Pernyataan keras itu disampaikan sekaligus sebagai bentuk dukungan tegas terhadap Satgas PKH yang tengah berjibaku berupaya mengembalikan fungsi hutan TNTN di Kab. Pelalawan, Riau.
Sebagaimana disampaikan tim Satgas PKH, pihaknya kini tengah mendalami terkait penerbitan surat / sertifikat di Taman Nasional Tesso Nilo (TNTN), Kabupaten Pelalawan, Provinsi Riau.
“Aparat penegak hukum sekarang sedang melakukan penelitian terkait dengan adanya terbitnya sertifikat-sertifikat hak kepemilikan dan surat hak atas tanah.
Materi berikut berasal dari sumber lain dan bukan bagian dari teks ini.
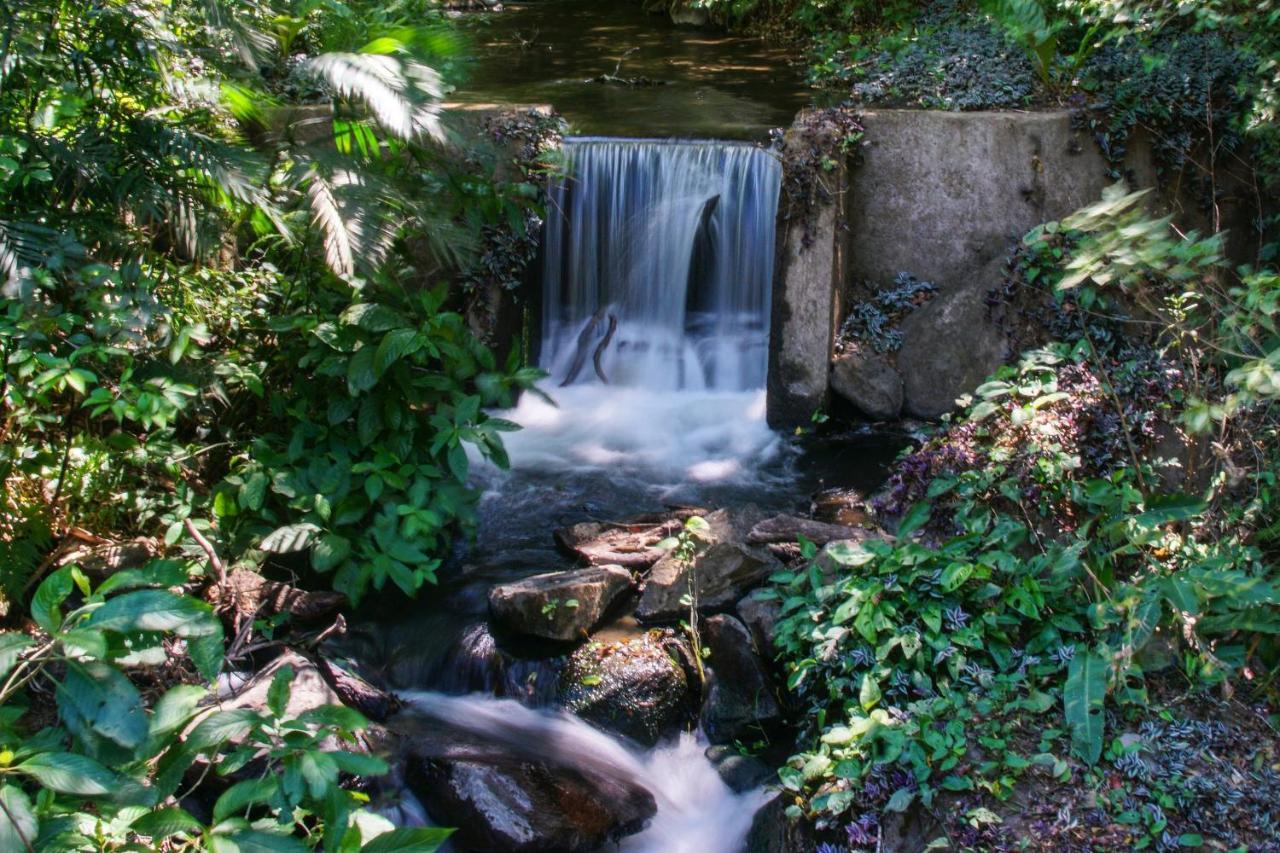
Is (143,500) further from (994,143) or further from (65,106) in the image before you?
(994,143)

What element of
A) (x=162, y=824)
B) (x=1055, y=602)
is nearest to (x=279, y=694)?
(x=162, y=824)

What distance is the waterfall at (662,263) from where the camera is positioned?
8172 millimetres

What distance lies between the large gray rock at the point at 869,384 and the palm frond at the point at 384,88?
373 cm

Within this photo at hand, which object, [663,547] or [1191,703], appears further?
[663,547]

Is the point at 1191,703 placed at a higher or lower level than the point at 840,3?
lower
Padahal TNTN itu merupakan kawasan hutan yang sangat dilindungi,” kata Kepala Pusat Penerangan Hukum (Kapuspenkum) Kejagung Harli Siregar dikutip dari Antara.
Hasil penelusuran Tim investigasi KOMPLI, sedikitnya 4 Kades di Pelalawan diduga kuat terlibat dalam skandal lingkungan tersebut. Modus yang digunakan berbeda-beda dengan makna yang seragam, 'Hanya surat keterangan, bukan surat kepemilikan'. Namun hal itu, tetap saja dianggap berpotensi dan membuka ruang bagi para penggarap untuk melegalkan kesalahannya itu. Keempat Kades tersebut diantaranya,
1. Kepala Desa Air Hitam-Ukui Tansi Sitorus
Tansi Sitorus Diduga telah menerbitkan SKT di kawasan TNTN. Bahkan dirinya mengaku telah menerbitkan sekitar 1500 lebih SKT. Namun, Tansi mengelak jika itu disebut untuk melegalkan kepemilikan lahan (dalam kawasan TNTN). Ia berdalih, itu hanya sebagai surat keterangan / surat keterangan garap yang bersifat sementara.
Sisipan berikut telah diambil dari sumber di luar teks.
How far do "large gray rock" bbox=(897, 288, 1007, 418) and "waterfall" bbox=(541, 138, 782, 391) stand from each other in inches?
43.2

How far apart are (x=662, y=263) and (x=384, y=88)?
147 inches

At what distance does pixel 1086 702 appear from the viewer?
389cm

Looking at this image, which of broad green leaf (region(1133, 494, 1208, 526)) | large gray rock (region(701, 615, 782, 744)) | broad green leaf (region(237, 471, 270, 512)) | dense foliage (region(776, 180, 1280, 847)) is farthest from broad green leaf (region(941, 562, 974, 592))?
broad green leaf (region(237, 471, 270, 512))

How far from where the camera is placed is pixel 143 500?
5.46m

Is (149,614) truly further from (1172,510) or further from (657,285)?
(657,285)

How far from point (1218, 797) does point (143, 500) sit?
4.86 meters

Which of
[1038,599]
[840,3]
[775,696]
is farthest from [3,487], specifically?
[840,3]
2. Kepala Desa Pangkalan Gondai-Langgam Aman L
Aman L disebut-sebut terlibat dalam penerbitan dokumen pengakuan tanah / surat pernyataan tanah (SPT) atas nama Anita Girsang dengan luas lahan mencapai 52 Ha, yang belakangan diketahui diduga masuk dalam kawasan hutan. Dokumen itu yang kemudian sering digunakan sebagai alat legitimasi administratif untuk menyamarkan lahan ilegal agar seolah sah. Bahkan, dalam praktiknya, diduga 10 Ha dari 52 Ha lahan tersebut telah berhasil diperjual belikan.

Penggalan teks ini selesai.